Are behavioral interventions for arthritis effective with minorities? Addressing racial and ethnic diversity in disability and rehabilitation
Version of Record online: 29 SEP 2008
Copyright © 2008 by the American College of Rheumatology
Arthritis Care & Research
Volume 59, Issue 10, pages 1512–1518, 15 October 2008
How to Cite
McIlvane, J. M., Baker, T. A., Mingo, C. A. and Haley, W. E. (2008), Are behavioral interventions for arthritis effective with minorities? Addressing racial and ethnic diversity in disability and rehabilitation. Arthritis & Rheumatism, 59: 1512–1518. doi: 10.1002/art.24117
- Issue online: 29 SEP 2008
- Version of Record online: 29 SEP 2008
- Manuscript Accepted: 15 JUL 2008
- Manuscript Received: 8 FEB 2008
To determine whether research evaluating the effectiveness of behavioral interventions for arthritis demonstrates that these interventions are effective with, and appropriately utilized by, minority participants.

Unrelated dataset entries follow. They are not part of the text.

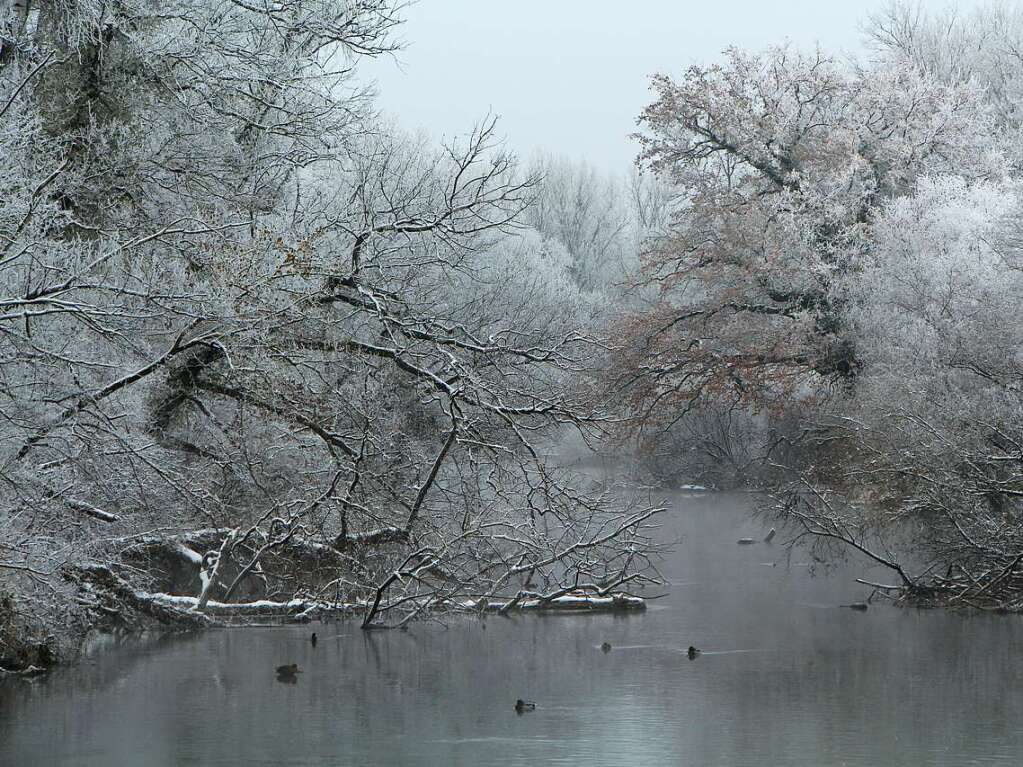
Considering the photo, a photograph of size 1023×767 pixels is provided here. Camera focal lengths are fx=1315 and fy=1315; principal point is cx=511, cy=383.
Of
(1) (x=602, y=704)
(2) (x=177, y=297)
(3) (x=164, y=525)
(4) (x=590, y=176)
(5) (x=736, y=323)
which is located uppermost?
(4) (x=590, y=176)

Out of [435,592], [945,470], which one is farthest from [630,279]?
[435,592]

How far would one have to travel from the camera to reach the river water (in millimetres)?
9719

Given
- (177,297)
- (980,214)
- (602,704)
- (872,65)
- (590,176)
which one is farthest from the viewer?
(590,176)

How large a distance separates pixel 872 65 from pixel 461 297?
16.1 metres

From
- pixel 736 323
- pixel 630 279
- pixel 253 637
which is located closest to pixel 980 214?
pixel 736 323

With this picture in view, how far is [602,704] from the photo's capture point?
36.8ft

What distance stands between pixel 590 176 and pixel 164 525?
5031 cm

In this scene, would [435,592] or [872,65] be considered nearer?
[435,592]

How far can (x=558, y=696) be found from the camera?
456 inches

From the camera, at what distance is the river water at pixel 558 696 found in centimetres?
972

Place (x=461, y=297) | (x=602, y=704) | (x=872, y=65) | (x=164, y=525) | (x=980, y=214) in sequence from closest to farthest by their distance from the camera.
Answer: (x=602, y=704), (x=164, y=525), (x=980, y=214), (x=461, y=297), (x=872, y=65)

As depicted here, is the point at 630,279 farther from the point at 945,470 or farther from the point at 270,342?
the point at 270,342

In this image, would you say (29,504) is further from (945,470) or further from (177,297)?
(945,470)

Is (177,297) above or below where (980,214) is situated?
below
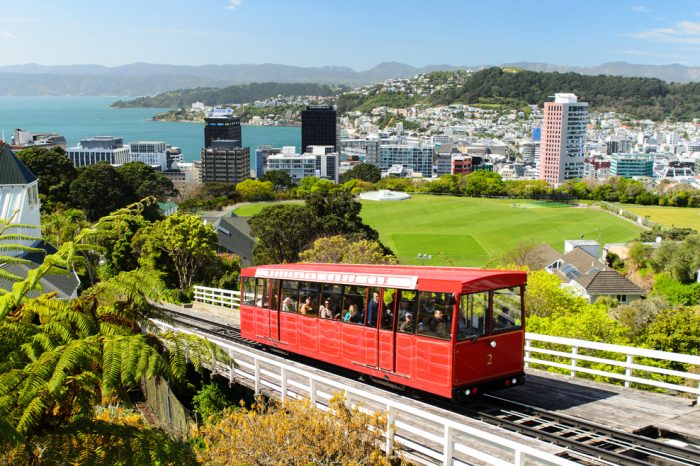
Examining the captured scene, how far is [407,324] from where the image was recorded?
39.0 feet

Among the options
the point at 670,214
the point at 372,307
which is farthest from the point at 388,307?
the point at 670,214

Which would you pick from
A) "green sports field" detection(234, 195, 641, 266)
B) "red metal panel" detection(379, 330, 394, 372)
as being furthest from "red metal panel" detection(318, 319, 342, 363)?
"green sports field" detection(234, 195, 641, 266)

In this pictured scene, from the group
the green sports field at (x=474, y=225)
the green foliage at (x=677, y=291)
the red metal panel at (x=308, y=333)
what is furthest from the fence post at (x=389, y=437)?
the green sports field at (x=474, y=225)

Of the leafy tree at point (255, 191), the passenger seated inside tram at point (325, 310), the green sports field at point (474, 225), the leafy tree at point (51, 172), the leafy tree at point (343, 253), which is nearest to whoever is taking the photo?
the passenger seated inside tram at point (325, 310)

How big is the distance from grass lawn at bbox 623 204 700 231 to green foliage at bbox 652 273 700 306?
3777cm

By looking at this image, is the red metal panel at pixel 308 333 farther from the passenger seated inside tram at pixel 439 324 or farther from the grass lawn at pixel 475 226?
the grass lawn at pixel 475 226

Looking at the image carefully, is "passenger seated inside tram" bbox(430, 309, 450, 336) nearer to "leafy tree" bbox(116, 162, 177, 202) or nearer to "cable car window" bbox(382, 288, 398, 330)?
"cable car window" bbox(382, 288, 398, 330)

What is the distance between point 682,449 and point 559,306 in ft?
60.9

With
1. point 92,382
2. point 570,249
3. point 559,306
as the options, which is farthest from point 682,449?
point 570,249

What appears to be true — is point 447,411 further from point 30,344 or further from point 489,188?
point 489,188

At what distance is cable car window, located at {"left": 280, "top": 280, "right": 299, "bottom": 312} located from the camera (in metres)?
14.8

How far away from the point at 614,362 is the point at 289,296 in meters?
6.32

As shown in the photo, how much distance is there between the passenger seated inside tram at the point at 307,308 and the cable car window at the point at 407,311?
2732 millimetres

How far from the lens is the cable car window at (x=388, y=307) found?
1218 centimetres
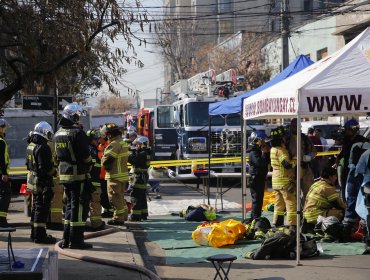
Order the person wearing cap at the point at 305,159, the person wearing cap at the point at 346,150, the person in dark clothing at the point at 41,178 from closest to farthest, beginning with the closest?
the person in dark clothing at the point at 41,178 < the person wearing cap at the point at 346,150 < the person wearing cap at the point at 305,159

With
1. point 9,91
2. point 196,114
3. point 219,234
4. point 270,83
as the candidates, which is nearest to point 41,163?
point 219,234

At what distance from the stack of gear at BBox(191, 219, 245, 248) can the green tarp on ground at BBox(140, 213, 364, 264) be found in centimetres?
9

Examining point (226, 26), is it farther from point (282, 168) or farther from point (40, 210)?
point (40, 210)

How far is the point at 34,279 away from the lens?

A systematic review was conducted of arthritis intervention research from 1997 to 2008. For each article, information was gathered on the percentage of participants who were from different racial/ethnic groups, whether interventions were shown to be effective for minority participants, whether differential attrition analyses were conducted, whether efforts were reported in minority recruitment and retention, and whether attempts were made to make interventions culturally appropriate.
We identified 25 randomized intervention studies. Of these, only 2 reported on whether the intervention was similarly effective for white and black patients (equal effectiveness was found), and 6 studies reported examining differences in attrition by race (higher attrition in nonwhites was found in 1 study). Most studies did not report the percentage of participants from specific minority groups, and in many studies the percentage of minority participants was small. No studies reported making systematic efforts to assure that interventions were culturally appropriate for minority participants.
Minority patients with arthritis are at risk for higher levels of disability than white patients, but little is known about whether evidence-based interventions for arthritis are effective for culturally diverse patients. In addition, minority patients appear to be underrepresented in intervention research, and too little attention has been paid to minority recruitment and assuring that interventions are culturally appropriate for diverse patients.